For the purpose of this course, we recommend the Anaconda distribution of Python released by the Python Software Foundation, and maintained by the Anaconda Cloud.
Anaconda automatically installs many packages needed for scientific purposes (over 250 automatically installed). It is easy to install, and it takes care of dependencies between packages. This is particularly important because some of Python’s scientific libraries require Fortran– and C–based libraries, which may be challenging to install for beginners.
Installation
To install the Anaconda distribution of Python, please visit the installation instructions as outlined in the Anaconda documentations, and follow the instructions for your operating system. Ensure that you use the Python 3.x graphical installer for Windows and MacOSX (there is no graphical installer for Linux).
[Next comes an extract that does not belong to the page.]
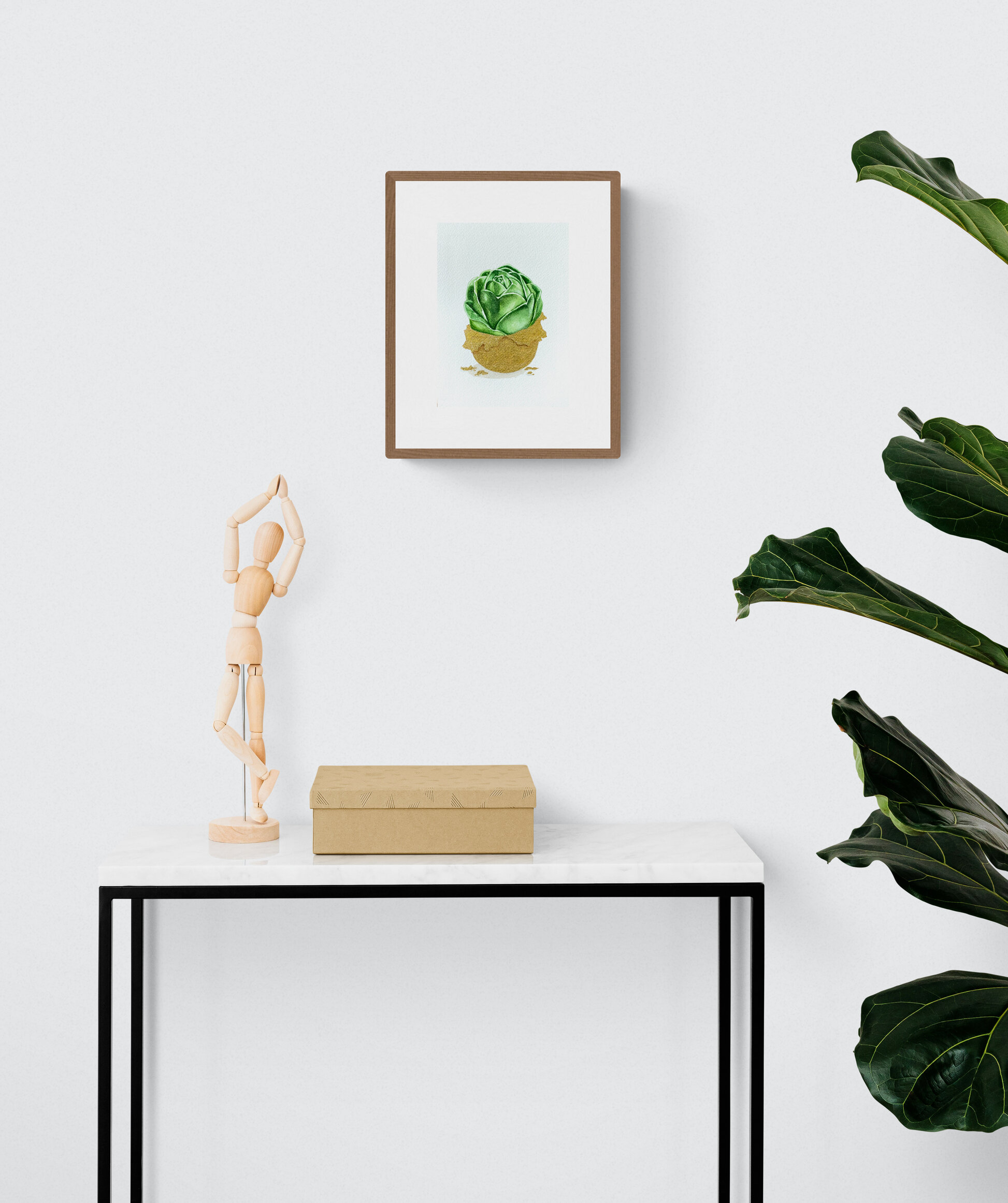 Greenovia Egg Side Table.jpeg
Once downloaded, you can proceed to install the distribution as you would any other application on your computer.
Anaconda Navigator is a desktop graphical user interface (GUI) included in Anaconda distribution that allows users to launch applications and manage conda packages, environments and channels without using command-line commands. Navigator can search for packages on Anaconda Cloud or in a local Anaconda Repository, install them in an environment, run the packages and update them. It is available for Windows, macOS and Linux.
The following applications are available by default in Navigator:
JupyterLab
Jupyter Notebook
QtConsole
Spyder
Glue
Orange
RStudio
Visual Studio Code
We recommend using JupyterLab for writing and practicing your codes.